(Task goal):
Beginning with the line in which "By looking at" appears, transcribe each line word for word until the records end. Do not include pictures.
--- Data supplied ---
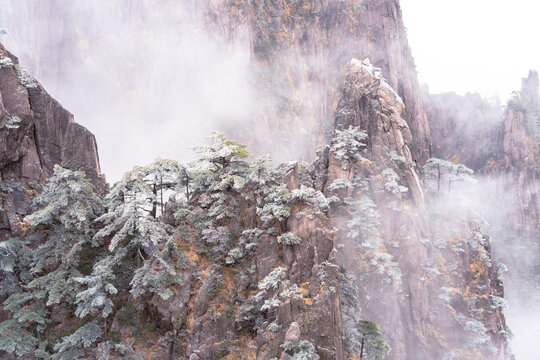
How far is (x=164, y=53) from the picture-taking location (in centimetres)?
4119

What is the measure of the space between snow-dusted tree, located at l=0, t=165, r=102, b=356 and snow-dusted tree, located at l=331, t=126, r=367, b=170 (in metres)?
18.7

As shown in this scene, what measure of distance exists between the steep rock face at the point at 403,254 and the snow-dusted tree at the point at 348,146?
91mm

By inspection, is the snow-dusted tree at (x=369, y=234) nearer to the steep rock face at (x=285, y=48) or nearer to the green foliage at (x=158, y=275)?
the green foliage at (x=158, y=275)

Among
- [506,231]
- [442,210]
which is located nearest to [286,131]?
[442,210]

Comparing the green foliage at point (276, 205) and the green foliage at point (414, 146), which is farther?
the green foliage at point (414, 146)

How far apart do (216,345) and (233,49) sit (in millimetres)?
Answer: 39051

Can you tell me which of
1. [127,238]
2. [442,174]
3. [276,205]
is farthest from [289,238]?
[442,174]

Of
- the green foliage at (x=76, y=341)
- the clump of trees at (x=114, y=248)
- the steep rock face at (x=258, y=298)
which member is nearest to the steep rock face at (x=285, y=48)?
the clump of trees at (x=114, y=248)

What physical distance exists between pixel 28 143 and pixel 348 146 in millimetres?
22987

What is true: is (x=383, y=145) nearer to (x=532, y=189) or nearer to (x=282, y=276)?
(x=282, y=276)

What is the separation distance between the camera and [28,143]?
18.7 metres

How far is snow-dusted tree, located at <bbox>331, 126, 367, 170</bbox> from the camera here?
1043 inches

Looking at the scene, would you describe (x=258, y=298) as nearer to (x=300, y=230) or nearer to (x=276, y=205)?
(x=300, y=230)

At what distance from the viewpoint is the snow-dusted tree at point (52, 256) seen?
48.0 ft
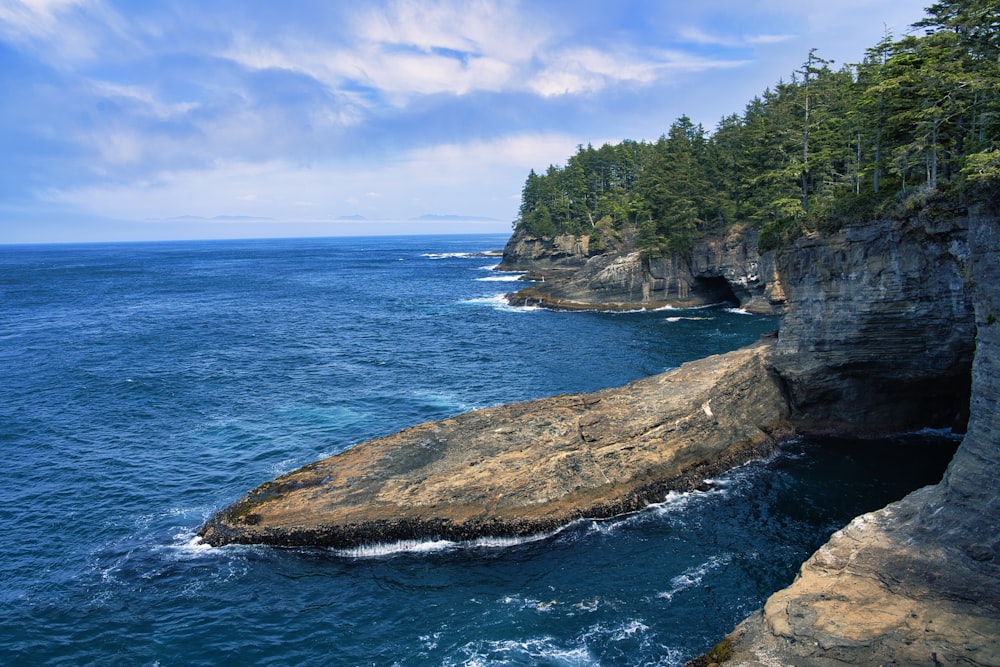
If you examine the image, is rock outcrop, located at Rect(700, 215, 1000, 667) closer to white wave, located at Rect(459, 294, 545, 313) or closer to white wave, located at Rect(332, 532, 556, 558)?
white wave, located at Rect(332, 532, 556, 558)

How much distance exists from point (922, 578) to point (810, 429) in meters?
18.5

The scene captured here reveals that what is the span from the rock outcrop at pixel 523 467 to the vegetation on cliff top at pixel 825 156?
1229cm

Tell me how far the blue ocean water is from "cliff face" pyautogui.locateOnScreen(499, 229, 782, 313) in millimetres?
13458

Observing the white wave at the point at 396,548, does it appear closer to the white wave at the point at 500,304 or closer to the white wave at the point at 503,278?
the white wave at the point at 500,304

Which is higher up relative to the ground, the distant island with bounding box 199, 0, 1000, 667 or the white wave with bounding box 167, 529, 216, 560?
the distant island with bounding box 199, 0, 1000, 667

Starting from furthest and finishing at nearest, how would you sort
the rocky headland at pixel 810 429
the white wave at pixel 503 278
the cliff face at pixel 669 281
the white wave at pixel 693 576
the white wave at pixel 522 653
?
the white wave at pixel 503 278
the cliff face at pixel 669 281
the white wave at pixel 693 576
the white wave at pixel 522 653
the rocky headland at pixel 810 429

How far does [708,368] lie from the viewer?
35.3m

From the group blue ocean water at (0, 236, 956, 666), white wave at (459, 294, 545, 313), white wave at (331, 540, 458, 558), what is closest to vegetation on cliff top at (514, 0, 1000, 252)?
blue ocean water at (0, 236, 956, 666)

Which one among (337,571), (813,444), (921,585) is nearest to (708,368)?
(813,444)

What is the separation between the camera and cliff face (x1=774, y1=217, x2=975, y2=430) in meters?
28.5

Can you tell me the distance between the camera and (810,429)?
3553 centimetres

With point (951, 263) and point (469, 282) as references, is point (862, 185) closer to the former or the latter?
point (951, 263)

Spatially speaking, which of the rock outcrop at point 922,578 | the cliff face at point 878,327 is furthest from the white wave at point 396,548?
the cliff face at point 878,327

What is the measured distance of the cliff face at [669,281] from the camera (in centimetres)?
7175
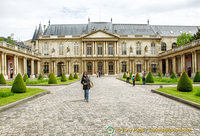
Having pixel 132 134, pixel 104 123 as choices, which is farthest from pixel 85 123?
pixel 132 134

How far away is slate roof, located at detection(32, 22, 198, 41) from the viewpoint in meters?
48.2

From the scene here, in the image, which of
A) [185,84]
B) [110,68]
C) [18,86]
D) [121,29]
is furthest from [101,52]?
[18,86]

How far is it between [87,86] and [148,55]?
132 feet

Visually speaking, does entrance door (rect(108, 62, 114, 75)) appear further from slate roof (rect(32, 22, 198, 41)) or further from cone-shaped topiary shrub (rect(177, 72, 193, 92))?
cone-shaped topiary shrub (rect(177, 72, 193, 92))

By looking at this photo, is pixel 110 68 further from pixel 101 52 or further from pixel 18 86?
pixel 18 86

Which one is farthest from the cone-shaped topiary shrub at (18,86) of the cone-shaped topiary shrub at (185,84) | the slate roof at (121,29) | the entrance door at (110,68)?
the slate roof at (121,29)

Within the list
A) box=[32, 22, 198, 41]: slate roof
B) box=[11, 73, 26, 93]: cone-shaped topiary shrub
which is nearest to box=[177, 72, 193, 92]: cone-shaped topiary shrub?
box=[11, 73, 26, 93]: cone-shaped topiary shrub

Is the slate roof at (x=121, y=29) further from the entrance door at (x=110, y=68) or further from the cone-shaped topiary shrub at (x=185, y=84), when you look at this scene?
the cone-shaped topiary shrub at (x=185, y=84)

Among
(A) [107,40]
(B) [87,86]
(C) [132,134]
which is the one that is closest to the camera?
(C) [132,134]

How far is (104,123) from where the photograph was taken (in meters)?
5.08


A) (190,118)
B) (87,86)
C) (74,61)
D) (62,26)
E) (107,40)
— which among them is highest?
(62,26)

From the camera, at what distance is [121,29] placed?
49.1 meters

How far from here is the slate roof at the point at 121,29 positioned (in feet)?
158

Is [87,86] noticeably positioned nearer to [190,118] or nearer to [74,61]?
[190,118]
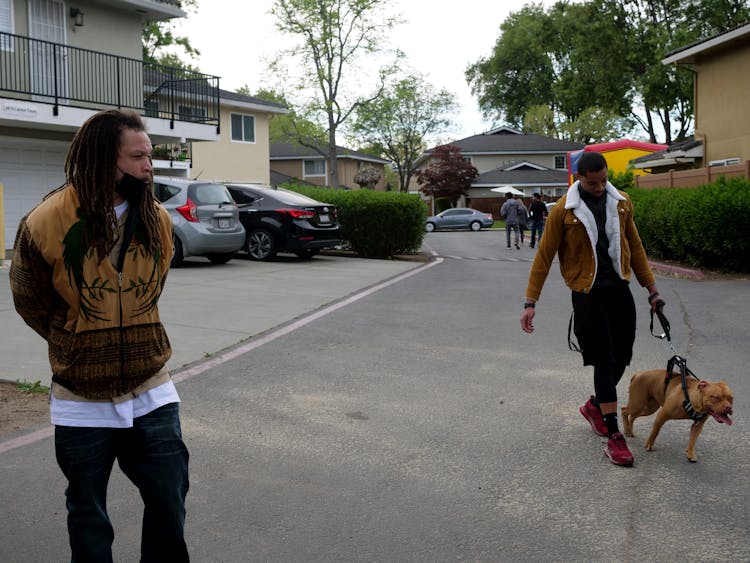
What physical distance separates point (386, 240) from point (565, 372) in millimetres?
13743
---
(Task response):
By looking at this photo, is pixel 110 68 further from pixel 101 52 or further from pixel 18 86?
pixel 18 86

Which one is farthest from the cone-shaped topiary shrub at (18,86) of the cone-shaped topiary shrub at (185,84) | the slate roof at (121,29) | the entrance door at (110,68)?
the slate roof at (121,29)

Within the list
A) box=[32, 22, 198, 41]: slate roof
B) box=[11, 73, 26, 93]: cone-shaped topiary shrub
which is nearest to box=[177, 72, 193, 92]: cone-shaped topiary shrub?
box=[11, 73, 26, 93]: cone-shaped topiary shrub

Is the slate roof at (x=121, y=29) further from the entrance door at (x=110, y=68) or further from the cone-shaped topiary shrub at (x=185, y=84), when you look at this scene?
the cone-shaped topiary shrub at (x=185, y=84)

Among
(A) [107,40]
(B) [87,86]
(C) [132,134]
which is the one that is closest to the camera?
(C) [132,134]

How far is (104,123) from where the photograph was taken (in meters)?
5.08


A) (190,118)
B) (87,86)
C) (74,61)
D) (62,26)
E) (107,40)
— which among them is highest?
(62,26)

From the camera, at what distance is [121,29] placed?
49.1 meters

How far from here is the slate roof at the point at 121,29 positioned (in feet)?
158

Is [87,86] noticeably positioned nearer to [190,118] or nearer to [74,61]?
[190,118]
What physical distance separates point (386, 240) from point (565, 372) in millimetres?
13743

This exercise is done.